Students of Northwest Community College (NWCC) have an opportunity to gather valuable data about the number of homeless people in the city of Terrace while they conduct a Point in Time homeless count.
Point in Time counts are coordinated with communities throughout Canada and through the Government of Canada’s Homelessness Partnering Strategy and aim to count people who are, at a given time, staying in shelters or sleeping on the streets.
“The data will be used by the City of Terrace to inform its policies,” says Chris Gee, NWCC Instructor. “It will also be used provincially by BC Housing to build a regional understanding of the nature and scope of homelessness in our province and it can be used by local agencies to understand the utilization of services and the characteristics of the populations they seek to serve.”
The research project stemmed from an opportunity left by Terrace and District Community Services Society (TDCSS) who coordinated a homeless count in recent years. Without the continuation of their involvement, NWCC saw an opportunity to teach students some very practical skills, an experience very different than the type of learning that happens in the classroom.

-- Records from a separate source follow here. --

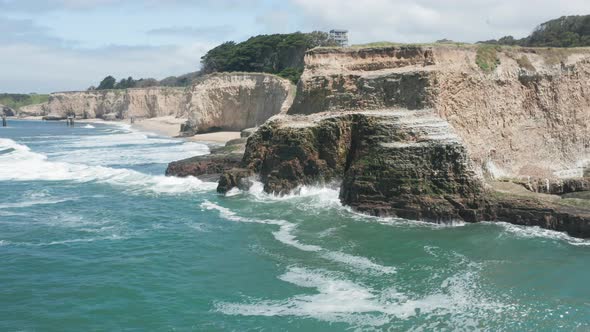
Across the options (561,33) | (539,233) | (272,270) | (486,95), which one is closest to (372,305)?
(272,270)

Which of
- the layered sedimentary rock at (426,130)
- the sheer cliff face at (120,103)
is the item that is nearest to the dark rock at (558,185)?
the layered sedimentary rock at (426,130)

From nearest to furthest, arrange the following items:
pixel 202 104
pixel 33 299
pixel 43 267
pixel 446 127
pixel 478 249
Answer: pixel 33 299, pixel 43 267, pixel 478 249, pixel 446 127, pixel 202 104

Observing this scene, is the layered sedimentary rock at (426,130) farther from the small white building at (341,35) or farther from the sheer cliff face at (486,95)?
the small white building at (341,35)

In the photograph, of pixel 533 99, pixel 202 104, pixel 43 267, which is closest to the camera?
pixel 43 267

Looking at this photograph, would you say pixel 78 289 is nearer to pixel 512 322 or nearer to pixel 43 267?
pixel 43 267

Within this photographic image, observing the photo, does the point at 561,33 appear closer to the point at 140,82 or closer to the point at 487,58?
the point at 487,58

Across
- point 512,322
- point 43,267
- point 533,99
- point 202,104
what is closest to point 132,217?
point 43,267
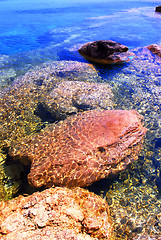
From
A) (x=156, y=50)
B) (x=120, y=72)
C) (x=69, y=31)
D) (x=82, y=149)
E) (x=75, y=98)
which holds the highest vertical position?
(x=69, y=31)

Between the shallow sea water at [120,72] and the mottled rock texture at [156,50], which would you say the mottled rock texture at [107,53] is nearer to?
the shallow sea water at [120,72]

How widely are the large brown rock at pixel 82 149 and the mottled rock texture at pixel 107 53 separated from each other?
608 cm

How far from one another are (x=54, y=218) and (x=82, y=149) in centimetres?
186

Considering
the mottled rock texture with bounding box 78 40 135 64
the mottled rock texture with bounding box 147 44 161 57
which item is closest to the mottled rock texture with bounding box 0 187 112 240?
the mottled rock texture with bounding box 78 40 135 64

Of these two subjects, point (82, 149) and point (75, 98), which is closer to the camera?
point (82, 149)

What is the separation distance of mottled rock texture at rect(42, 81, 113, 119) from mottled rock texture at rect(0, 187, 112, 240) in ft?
11.1

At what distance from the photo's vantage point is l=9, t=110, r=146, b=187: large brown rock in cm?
406

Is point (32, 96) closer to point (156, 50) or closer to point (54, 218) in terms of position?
point (54, 218)

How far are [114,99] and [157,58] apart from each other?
234 inches

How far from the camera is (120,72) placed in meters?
9.28

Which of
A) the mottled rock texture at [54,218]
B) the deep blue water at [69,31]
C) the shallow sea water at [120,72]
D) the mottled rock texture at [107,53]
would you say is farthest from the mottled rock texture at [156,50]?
the mottled rock texture at [54,218]

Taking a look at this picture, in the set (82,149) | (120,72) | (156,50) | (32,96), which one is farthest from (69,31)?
(82,149)

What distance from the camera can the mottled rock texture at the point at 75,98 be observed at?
21.1 ft

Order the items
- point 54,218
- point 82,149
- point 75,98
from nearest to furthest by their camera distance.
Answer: point 54,218
point 82,149
point 75,98
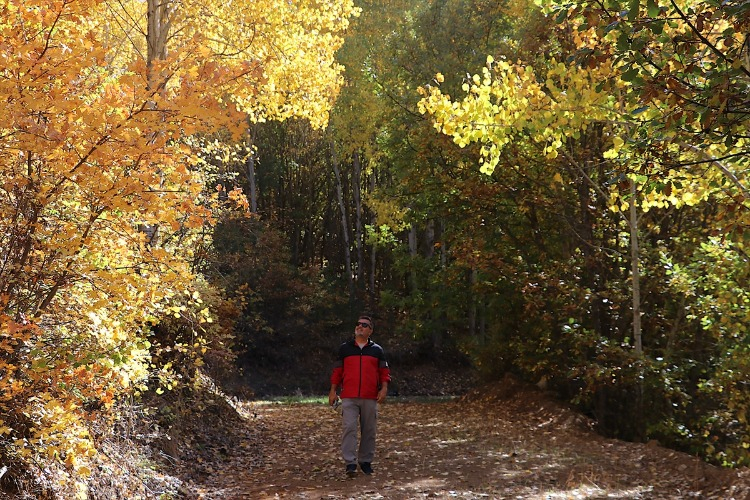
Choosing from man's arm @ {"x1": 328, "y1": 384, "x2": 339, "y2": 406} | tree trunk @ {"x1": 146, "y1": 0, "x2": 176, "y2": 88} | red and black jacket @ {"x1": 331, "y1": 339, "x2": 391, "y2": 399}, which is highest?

“This exercise connects students directly to individuals and situations they will encounter during their professional practice as social service workers or social workers,” says Chris.
Students of NWCC’s Social Service Worker program spent much of the semester planning when and how they could collect data that will support Point in Time counts.
“We put a lot of effort into gathering information that included following the same methodology as Point in Time and consulting with them to make sure we could use their surveys and if they could provide any more information for us about the homeless count,” says Sarah Cootes, a second-year Social Services Worker Program students at NWCC. “I think it will be interesting and I am glad this information will be useful to them.”
With clipboards and printed surveys, students visited Terrace’s shelters and community events and approached people on the street over the span of two days and one night.
“Criteria for measuring a if a person can be considered homeless is based on whether or not they pay a set monthly rent,” says Sarah. “We first ask for consent to be surveyed, go over privacy concerns and continue to ask them more questions laid out in the survey.”
Collaboration on the research project happened between both first and second year students of the Social Service Worker program with the diploma students leading the project. However, the effects of this type of experiential learning were widely felt by any student who was involved.
Carmelle Dry is a first year student who had some work experience before she decided to attend NWCC to gain some credentials in the field.
“I think it’s a pretty amazing experience to be interacting with people and trying to help in any way you can,” says Carmelle. “The things that we’re learning and the skills from the classes are actually so practical and so relevant to working in this field, so I think getting out and using them is really great and I look forward to the opportunities we have in this program.”
The students are preparing a final report on the data they collected that will be presented to the City of Terrace in May 2018.